## EXTRACT TO READ:
MALAT1 has been validated to favor the progression of acute lymphoblastic leukemia (ALL), but its detailed mechanism remains obscure. This study explored the functional roles of ALL cells-derived exosomal MALAT1 in chemoresistance and malignant growth of ALL cells, as well as its underlying mechanisms.

Methods

The expression of target molecules was evaluated by qRT-PCR, Western blotting, immunofluorescence, and immunohistochemical staining. CCK-8, EdU staining and flow cytometry were conducted to determine cell proliferation and apoptosis. RIP, RNA-pull down, Co-IP, and MeRIP were used to investigate molecular mechanisms. ALL cells were injected into nude mice to evaluate in vivo tumor formation.

Items from a data source:

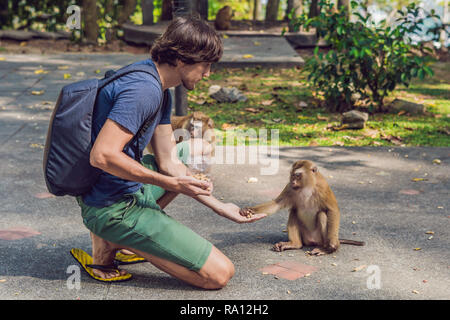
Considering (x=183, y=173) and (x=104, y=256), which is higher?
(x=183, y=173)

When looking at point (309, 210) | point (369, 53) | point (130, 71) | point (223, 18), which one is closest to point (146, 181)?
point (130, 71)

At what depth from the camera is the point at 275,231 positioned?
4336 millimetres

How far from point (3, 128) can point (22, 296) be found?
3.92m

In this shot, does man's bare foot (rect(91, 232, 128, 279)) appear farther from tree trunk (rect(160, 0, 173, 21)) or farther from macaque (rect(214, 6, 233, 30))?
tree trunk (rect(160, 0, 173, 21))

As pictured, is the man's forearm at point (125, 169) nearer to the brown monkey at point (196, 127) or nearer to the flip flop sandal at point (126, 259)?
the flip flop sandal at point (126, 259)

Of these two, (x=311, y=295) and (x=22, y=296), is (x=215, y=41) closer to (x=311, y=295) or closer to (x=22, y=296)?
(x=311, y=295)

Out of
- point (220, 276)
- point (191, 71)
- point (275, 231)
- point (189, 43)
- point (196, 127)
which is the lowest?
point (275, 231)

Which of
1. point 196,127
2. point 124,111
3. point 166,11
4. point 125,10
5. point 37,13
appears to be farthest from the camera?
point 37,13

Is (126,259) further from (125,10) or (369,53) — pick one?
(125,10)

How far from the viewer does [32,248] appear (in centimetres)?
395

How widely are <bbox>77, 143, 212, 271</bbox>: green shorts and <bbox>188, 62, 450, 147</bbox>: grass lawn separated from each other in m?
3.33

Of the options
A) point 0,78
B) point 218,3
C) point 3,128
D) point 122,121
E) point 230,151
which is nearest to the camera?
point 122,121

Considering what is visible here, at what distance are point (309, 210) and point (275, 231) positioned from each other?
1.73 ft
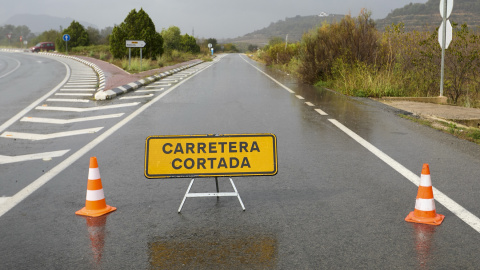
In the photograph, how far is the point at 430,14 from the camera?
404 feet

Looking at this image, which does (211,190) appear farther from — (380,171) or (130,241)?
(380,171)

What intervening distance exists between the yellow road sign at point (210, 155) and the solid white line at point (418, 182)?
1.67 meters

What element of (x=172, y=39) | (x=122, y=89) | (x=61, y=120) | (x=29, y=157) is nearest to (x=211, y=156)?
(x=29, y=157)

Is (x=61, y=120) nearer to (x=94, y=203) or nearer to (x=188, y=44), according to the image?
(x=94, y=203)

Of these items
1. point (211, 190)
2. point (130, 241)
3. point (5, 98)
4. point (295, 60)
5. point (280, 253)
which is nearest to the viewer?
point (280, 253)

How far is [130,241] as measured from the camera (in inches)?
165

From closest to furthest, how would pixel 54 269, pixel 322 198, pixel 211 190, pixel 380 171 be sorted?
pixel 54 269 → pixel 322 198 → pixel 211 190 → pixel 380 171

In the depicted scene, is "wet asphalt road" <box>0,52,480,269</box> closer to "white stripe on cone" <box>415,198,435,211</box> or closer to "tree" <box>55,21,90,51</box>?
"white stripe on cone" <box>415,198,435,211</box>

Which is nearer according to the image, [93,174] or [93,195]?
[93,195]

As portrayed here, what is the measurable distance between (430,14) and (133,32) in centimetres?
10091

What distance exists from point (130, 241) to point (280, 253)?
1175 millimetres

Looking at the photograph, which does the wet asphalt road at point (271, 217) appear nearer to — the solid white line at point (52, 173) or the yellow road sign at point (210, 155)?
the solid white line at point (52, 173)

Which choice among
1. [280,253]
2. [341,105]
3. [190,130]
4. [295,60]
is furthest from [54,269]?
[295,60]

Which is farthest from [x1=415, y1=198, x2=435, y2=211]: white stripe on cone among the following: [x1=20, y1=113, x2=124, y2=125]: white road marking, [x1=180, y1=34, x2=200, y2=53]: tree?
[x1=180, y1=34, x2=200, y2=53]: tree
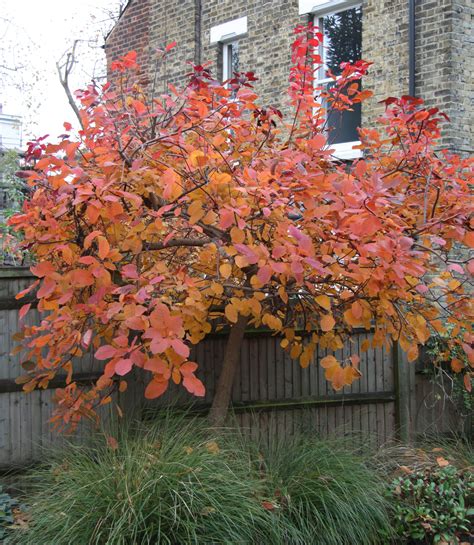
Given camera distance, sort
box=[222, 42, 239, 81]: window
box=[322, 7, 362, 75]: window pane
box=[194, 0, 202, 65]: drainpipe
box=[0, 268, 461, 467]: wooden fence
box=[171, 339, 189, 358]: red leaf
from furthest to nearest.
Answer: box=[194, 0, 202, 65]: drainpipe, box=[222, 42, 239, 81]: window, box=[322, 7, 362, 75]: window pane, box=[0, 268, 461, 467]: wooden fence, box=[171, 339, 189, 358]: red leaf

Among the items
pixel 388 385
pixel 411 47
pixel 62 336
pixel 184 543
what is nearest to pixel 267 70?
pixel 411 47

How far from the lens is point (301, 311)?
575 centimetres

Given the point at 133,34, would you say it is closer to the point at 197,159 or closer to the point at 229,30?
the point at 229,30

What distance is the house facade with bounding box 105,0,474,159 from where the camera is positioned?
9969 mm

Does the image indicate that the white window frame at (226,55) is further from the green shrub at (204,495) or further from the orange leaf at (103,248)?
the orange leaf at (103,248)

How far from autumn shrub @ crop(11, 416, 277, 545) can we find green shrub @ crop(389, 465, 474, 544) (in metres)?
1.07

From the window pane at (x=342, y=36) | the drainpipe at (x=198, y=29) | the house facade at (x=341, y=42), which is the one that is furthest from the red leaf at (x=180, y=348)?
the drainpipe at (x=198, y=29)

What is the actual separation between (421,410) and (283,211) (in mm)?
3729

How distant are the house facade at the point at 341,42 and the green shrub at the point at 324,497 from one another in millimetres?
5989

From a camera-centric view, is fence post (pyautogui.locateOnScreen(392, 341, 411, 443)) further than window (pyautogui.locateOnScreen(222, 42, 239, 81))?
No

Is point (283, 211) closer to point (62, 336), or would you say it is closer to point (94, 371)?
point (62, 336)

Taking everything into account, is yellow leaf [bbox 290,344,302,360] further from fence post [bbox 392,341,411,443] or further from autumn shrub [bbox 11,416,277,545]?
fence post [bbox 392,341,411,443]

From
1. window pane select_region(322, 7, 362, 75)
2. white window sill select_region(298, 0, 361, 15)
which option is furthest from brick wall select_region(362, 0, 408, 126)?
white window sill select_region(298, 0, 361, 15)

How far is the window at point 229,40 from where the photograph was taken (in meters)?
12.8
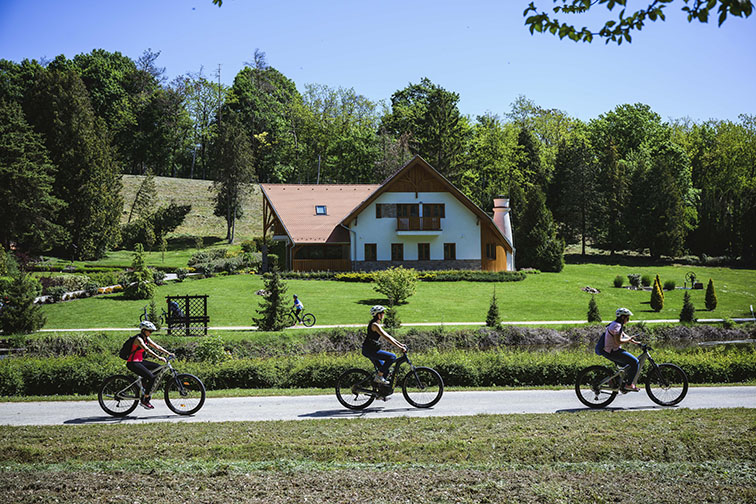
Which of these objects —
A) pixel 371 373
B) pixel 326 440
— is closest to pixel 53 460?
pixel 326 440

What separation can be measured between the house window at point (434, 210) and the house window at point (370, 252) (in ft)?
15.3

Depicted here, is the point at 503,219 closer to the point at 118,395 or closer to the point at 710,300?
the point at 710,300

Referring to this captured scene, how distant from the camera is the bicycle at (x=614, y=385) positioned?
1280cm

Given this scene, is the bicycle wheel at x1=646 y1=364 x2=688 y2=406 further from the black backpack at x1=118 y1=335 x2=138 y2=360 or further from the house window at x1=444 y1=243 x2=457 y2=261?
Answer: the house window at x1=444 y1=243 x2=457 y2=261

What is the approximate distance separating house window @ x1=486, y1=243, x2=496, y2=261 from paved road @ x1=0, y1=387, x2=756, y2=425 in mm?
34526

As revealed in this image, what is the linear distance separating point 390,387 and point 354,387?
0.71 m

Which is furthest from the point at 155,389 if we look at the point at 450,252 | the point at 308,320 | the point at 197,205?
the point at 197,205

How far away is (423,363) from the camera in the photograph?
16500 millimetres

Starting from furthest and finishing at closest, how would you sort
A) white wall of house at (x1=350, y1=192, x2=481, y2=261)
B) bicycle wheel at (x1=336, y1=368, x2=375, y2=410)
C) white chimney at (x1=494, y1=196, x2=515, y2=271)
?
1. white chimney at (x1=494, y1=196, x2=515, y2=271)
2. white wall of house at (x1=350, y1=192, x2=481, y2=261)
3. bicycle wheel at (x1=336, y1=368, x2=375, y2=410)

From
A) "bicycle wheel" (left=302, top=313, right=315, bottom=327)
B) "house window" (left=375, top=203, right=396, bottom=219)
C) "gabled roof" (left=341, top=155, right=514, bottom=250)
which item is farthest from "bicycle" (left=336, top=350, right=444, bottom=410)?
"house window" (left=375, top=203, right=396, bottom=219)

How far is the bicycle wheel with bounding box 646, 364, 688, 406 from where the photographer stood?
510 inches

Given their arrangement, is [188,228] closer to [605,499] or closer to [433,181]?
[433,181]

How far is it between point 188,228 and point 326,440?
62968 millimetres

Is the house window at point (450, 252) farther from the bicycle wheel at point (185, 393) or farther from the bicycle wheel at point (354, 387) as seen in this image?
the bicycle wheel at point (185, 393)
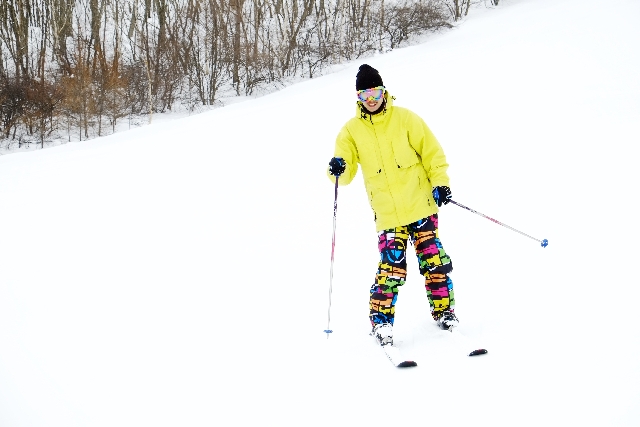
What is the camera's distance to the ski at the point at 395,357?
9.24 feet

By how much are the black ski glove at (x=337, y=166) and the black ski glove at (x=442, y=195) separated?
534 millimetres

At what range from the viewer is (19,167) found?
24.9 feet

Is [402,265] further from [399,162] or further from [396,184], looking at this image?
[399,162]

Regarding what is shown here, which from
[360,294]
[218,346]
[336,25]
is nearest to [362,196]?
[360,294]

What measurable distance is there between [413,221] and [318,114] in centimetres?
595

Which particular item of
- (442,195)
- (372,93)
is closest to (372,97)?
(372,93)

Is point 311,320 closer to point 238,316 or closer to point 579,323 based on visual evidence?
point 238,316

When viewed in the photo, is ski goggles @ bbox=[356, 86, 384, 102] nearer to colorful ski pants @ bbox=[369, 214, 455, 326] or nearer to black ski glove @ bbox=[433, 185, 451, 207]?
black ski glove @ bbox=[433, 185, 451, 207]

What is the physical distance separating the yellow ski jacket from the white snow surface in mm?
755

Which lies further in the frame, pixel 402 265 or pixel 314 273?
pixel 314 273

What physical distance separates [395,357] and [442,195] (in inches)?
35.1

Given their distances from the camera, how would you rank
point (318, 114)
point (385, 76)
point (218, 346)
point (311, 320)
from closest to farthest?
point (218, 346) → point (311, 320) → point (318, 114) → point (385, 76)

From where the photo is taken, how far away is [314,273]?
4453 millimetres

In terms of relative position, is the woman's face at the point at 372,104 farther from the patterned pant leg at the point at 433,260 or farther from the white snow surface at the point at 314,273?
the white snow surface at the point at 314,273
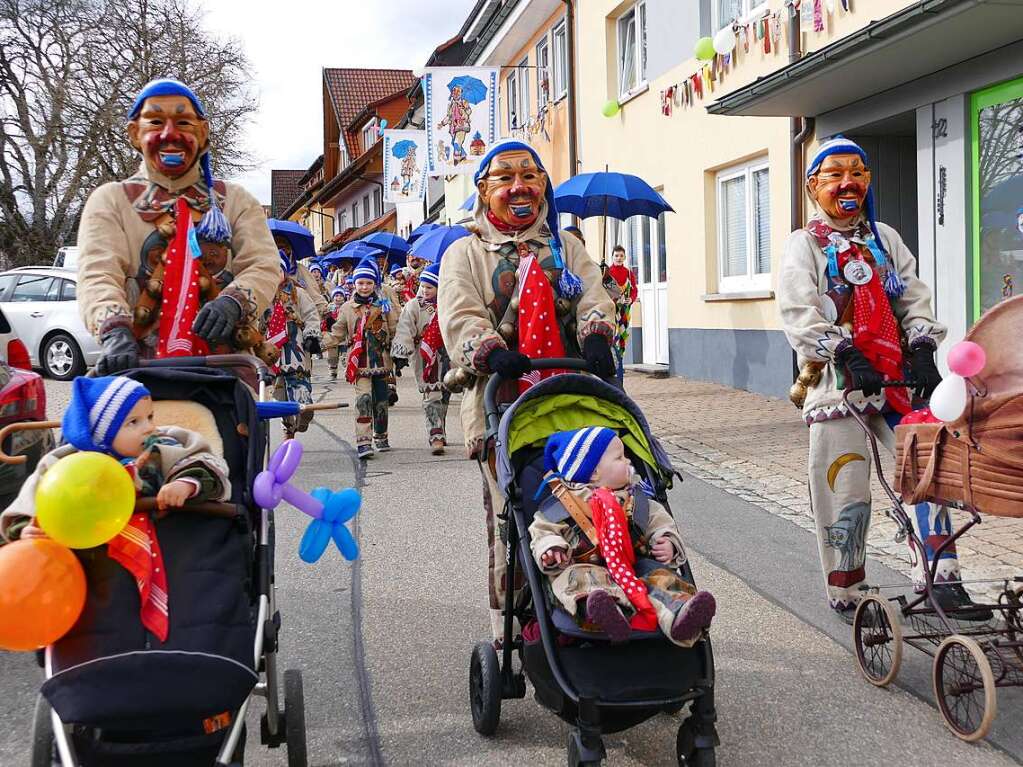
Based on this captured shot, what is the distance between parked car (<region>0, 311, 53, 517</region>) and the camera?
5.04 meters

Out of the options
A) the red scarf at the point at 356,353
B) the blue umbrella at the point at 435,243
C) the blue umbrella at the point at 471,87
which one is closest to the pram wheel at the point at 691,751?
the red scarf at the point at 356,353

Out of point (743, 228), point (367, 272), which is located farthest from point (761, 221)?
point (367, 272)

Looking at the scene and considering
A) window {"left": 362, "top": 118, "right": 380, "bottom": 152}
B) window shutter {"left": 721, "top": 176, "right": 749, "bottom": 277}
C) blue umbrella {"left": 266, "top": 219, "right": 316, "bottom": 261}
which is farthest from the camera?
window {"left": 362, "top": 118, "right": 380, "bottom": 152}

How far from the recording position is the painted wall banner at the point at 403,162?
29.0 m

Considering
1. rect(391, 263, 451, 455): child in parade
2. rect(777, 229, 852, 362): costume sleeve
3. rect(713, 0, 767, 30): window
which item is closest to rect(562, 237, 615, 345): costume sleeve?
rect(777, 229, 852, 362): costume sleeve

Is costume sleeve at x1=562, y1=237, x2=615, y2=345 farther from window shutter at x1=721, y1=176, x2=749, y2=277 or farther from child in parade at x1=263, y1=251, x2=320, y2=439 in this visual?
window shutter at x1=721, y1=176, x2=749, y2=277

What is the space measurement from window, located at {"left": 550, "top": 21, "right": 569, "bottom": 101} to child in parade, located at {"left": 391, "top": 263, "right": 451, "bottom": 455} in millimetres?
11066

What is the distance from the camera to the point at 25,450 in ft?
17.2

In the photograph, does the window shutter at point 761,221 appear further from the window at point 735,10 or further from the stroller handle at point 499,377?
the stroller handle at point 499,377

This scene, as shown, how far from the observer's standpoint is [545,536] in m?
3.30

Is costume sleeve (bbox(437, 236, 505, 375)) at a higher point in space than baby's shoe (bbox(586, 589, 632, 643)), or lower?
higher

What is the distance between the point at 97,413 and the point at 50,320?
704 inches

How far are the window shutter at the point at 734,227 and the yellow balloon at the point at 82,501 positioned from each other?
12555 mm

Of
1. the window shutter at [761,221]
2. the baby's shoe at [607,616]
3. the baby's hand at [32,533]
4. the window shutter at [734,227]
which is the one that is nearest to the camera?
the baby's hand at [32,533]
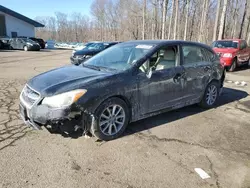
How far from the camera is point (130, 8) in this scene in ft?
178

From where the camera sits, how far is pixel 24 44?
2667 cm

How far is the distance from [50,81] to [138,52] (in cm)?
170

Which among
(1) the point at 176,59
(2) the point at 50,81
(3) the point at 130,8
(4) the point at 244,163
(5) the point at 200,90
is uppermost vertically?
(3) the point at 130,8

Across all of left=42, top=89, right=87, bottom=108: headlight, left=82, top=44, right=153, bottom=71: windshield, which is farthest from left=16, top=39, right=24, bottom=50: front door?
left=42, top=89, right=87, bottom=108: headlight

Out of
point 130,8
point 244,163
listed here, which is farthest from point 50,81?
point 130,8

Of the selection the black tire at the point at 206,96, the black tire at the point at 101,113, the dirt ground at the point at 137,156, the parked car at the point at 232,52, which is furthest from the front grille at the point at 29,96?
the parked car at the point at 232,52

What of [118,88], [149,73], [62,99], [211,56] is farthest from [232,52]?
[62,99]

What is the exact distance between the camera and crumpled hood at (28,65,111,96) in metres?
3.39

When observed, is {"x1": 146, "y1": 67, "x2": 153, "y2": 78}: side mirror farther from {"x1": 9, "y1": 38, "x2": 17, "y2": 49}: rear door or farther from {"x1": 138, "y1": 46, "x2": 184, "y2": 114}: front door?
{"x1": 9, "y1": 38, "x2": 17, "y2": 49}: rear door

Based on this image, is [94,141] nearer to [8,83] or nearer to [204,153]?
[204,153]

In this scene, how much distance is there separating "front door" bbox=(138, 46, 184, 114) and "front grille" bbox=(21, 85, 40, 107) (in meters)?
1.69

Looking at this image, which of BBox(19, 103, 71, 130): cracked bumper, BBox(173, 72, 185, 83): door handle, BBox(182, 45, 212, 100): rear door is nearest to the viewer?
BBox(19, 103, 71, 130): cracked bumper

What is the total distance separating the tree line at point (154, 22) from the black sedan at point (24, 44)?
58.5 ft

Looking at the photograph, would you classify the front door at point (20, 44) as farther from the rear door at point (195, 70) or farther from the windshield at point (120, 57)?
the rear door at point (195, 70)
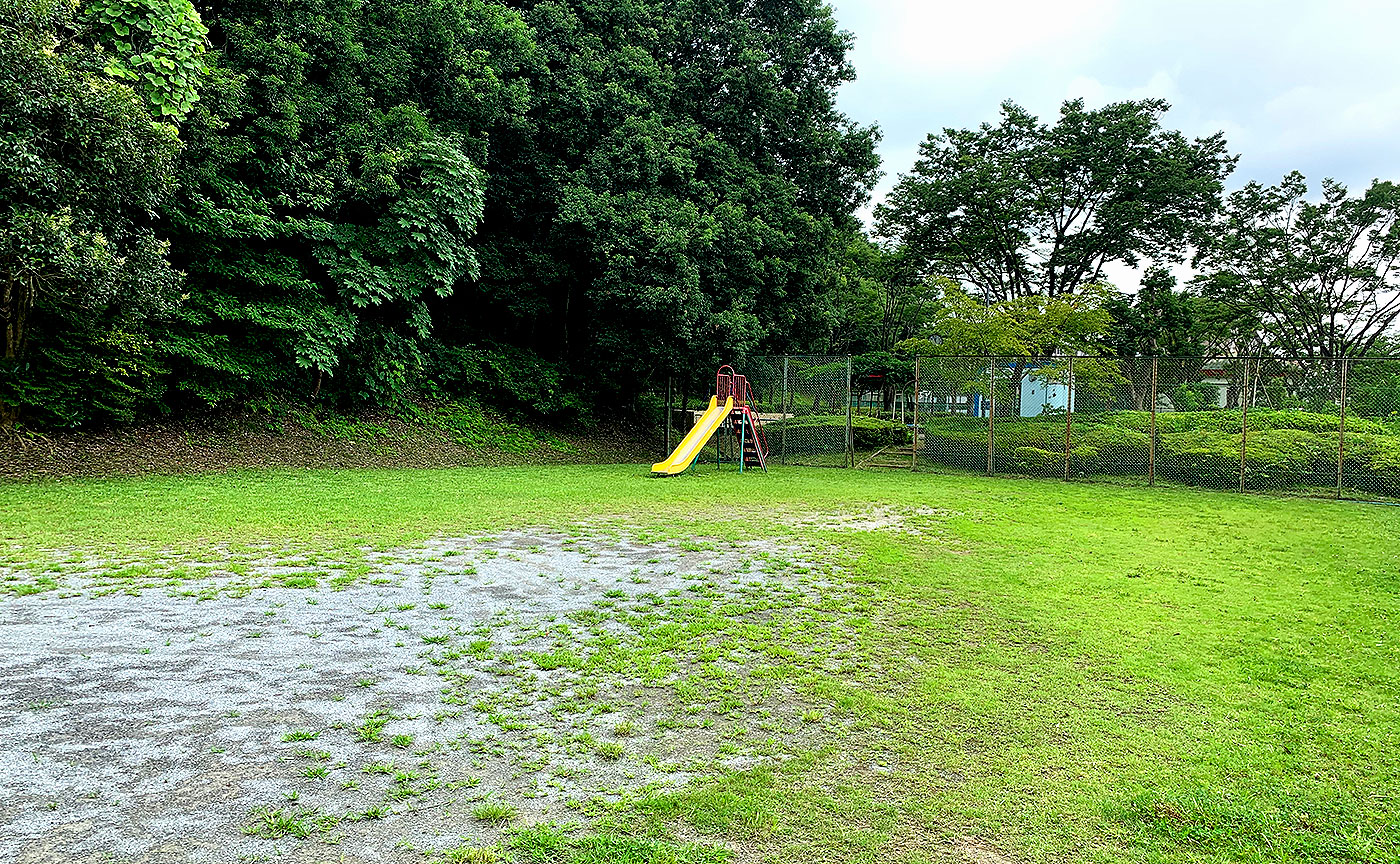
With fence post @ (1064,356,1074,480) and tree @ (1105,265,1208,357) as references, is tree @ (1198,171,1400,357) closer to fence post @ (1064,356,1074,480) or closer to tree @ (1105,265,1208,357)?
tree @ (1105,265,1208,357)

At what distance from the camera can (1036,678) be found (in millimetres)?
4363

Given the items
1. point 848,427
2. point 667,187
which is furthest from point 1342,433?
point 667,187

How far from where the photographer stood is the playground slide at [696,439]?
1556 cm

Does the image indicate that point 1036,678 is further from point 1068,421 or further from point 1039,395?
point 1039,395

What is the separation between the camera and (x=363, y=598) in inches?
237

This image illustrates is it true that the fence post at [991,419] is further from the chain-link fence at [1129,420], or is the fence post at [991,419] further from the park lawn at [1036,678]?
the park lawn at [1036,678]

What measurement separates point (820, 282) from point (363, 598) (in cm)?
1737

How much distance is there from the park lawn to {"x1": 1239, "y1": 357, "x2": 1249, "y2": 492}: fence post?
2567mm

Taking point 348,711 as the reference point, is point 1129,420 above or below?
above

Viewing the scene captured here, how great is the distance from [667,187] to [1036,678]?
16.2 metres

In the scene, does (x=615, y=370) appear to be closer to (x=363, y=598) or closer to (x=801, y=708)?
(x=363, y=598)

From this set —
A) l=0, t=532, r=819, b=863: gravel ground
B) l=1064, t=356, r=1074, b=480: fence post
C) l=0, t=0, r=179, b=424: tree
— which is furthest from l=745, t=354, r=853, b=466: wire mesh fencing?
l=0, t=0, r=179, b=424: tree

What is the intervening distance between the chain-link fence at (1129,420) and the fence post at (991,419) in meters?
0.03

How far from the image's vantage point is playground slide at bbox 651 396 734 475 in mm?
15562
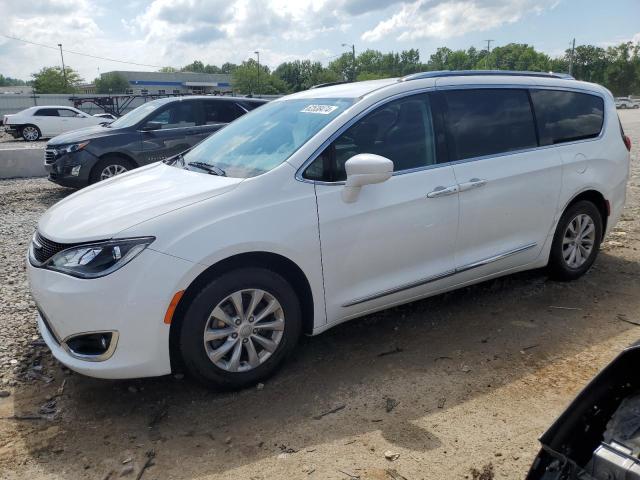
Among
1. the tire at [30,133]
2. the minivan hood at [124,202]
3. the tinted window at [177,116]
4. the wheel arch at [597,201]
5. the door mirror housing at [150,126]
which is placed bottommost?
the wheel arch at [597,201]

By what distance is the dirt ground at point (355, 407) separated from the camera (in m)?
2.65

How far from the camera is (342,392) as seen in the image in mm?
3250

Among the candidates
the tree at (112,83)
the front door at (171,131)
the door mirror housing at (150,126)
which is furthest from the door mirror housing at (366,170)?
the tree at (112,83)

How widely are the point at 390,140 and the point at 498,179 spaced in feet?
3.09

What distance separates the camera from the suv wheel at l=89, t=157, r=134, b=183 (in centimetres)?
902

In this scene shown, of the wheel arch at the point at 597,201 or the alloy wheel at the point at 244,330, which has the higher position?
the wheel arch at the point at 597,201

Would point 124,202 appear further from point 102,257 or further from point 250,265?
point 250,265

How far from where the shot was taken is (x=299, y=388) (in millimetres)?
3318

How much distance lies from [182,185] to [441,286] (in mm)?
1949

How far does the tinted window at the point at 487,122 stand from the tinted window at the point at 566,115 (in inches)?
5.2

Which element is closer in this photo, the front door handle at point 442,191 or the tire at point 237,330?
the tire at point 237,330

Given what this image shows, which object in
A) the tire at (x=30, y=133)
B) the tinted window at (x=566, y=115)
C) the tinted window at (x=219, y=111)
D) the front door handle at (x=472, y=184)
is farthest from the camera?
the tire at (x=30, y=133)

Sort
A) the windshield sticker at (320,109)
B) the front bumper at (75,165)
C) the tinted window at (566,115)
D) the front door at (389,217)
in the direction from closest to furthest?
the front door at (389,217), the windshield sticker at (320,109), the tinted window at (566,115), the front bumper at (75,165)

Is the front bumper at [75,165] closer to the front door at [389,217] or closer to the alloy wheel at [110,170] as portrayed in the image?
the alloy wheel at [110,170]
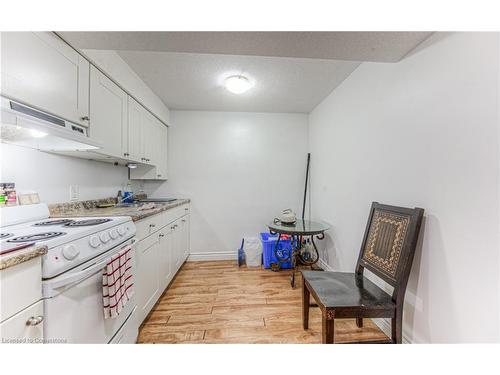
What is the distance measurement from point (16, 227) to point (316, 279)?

## ACTION ITEM:
According to the passage on MALAT1 in leukemia, which techniques were used to evaluate the expression of target molecules? List them all. These items are separate material and have no connection to the passage on MALAT1 in leukemia.

## RESULT OF THE TASK:
qRT-PCR, Western blotting, immunofluorescence, and immunohistochemical staining